Although that reads like a Scientology manual, the film focuses most of its attention on Ender’s somewhat troubled relationships with his peers, and on the inner workings of the battle training program. The issue with this is that none of the characters, save for Ender and Harrison Ford’s (COWBOYS & ALIENS) Ambien influenced Colonel Graff, are particularly memorable or important. Indeed, a lot of the characters and plotting seem to exist only to kill time for Ender inevitably to get towards his final mission, and doesn’t add anything to the overall narrative. Equally frustrating is the fact that there is rarely a sense of danger or urgency in the film. We are told over and over again how threatening the Formics are, but the action is so contained to the training station, that that threat is never manifested on a large scale, and seems more like a plot element than anything else.
What we’re left with is a movie with an identity crisis. Does it want to be a kid-oriented sci-fi popcorn blockbuster or a character study in the dehumanization of violence? It wants us to be viscerally excited by the fight scenes and abundance of advanced military technology, but then asks us to feel shamed by the effects they cause. Buried in here would be a really timely message about the ease in which people kill from a distance in the era of drones in America, but a $110 Million PG-13 movie isn’t about to make it. Movies like STARSHIP TROOPERS and DISTRICT 9, balanced subtext and sci-fi action much better than this and were much more memorable.

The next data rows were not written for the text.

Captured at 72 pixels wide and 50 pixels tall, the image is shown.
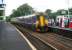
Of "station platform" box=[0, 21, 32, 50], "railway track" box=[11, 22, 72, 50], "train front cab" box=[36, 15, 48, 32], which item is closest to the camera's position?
"railway track" box=[11, 22, 72, 50]

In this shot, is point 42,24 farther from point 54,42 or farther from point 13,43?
point 13,43

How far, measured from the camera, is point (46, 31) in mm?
39500

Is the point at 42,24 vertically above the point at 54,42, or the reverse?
the point at 42,24

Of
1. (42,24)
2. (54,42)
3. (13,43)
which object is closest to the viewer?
(13,43)

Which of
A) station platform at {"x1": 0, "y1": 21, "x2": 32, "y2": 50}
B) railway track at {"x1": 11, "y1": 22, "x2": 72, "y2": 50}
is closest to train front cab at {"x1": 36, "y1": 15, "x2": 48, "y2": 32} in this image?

That’s not to say the film doesn’t have its assets. The visual design of the movie is impressive, feeling like a video game brought to life, with bright and gauzy colors that bleed together and create a sort of dreamlike tone. The costumes and set pieces reminded me a lot of mid-eighties Disney stuff like TRON and BLACK HOLE, and the battle simulation sequences are done excitingly and economically. Even the actors do an admirable job with roles that are often clunky. Asa Butterfield, looking as elfen as ever, gives Ender a good balance of innocence and menace, and the other child actors are convincing for the most part in their limited capacity.

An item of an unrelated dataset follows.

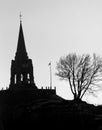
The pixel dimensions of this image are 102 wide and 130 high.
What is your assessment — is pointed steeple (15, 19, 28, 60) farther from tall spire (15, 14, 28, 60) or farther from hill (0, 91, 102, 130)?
hill (0, 91, 102, 130)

From everything I’ve read, adapting ENDER’S GAME into a film was an inevitable conclusion from the day it hit the bestseller list. If so, then it seems that no one involved ever seemed to ask the question “Why?”. What made it so special that an eighth grader from upstate New York spend countless hours reading and rereading it? If they did, they might understand that it wasn’t just the visceral fight sequences or futuristic technology, but the very questions of youth itself.. What does it means to be plunged into a world of mystery and harshness you don’t understand? How do you claw through and keep yourself and your humanity intact? These questions are just as relevant eating chicken nuggets by yourself in eighth grade lunch as they are in a battle room in some distant future.